You should now have a working MIDI output device on your system (/dev/snd/midiC1D0).

Troubleshooting

TiMidity++ does not play MIDI files

It may be that your SoundFile is not set up correctly. Just run:

$ timidity example.midi

If you find a line like this in the terminal output, your SoundFile is not set up properly.

No instrument mapped to tone bank 0, program XX - \
this instrument will not be heard

Make sure you've installed some samples and your SoundFile is added to /etc/timidity++/timidity.cfg. See SoundFonts for more details.

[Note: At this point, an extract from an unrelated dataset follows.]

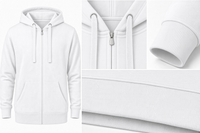 Zip-Hoodie Weiß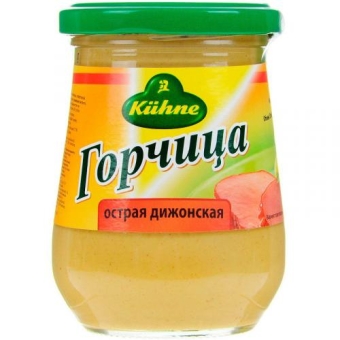 Горчица острая Kuhne Дижонская, Olive Line International S.L., 250 мл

Daemon mode plays sound out of pace

TiMidity++'s ALSA output module (default) may cause this issue in ALSA server mode. Try another output option, for example, libao:

$ timidity -iA -OO

And test it using aplaymidi. If this does not work, you may want to configure JACK and set TiMidity++'s output to jack.

Tips and tricks

Convert files

TiMidity++ can also convert MIDI files into other formats. The following command saves the resulting sound to a WAV file:

$ timidity input.mid -Ow -o out.wav

To convert to another formats, you can use FFmpeg. This will convert it to mp3:

$ timidity input.mid -Ow -o - | ffmpeg -i - -acodec libmp3lame -ab 256k out.mp3

How to make DOSBox use TiMidity++

Note: The following method is tested in version DOSBox 0.72

First of all, you need to write a config file. Input the following in DOSBox to create a configuration file:

config -writeconf dosbox.conf

you can replace dosbox.conf by any name that you want, add a dot in front of it if you want to hide it.

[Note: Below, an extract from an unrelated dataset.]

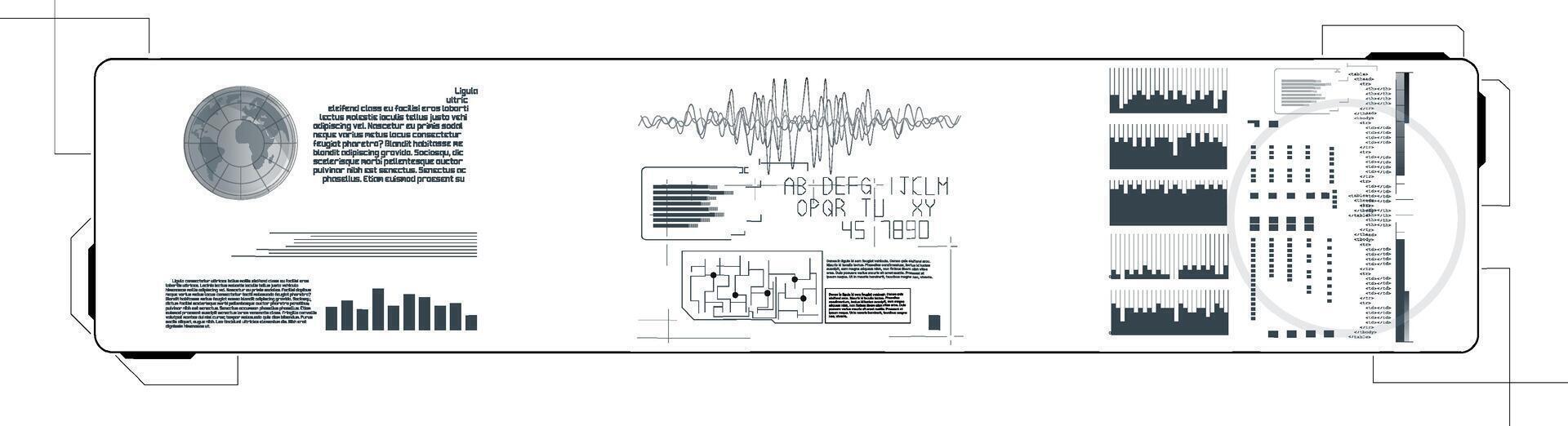 Data visualization showcasing global climate trends and patterns over the last decade vector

Make sure you started TiMidity++ as daemon as the instructions above, use the aconnect command.

Edit this configuration file with any editor, go to the section:

dosbox.conf
[midi]
mpu401=intelligent
device=default
config=

put the ALSA connection port into the back of config=, in default:

config=128:0

Restart DOSBox within a terminal so you can see its debug messages, by no accident you should see a successful initiation on port 128:0.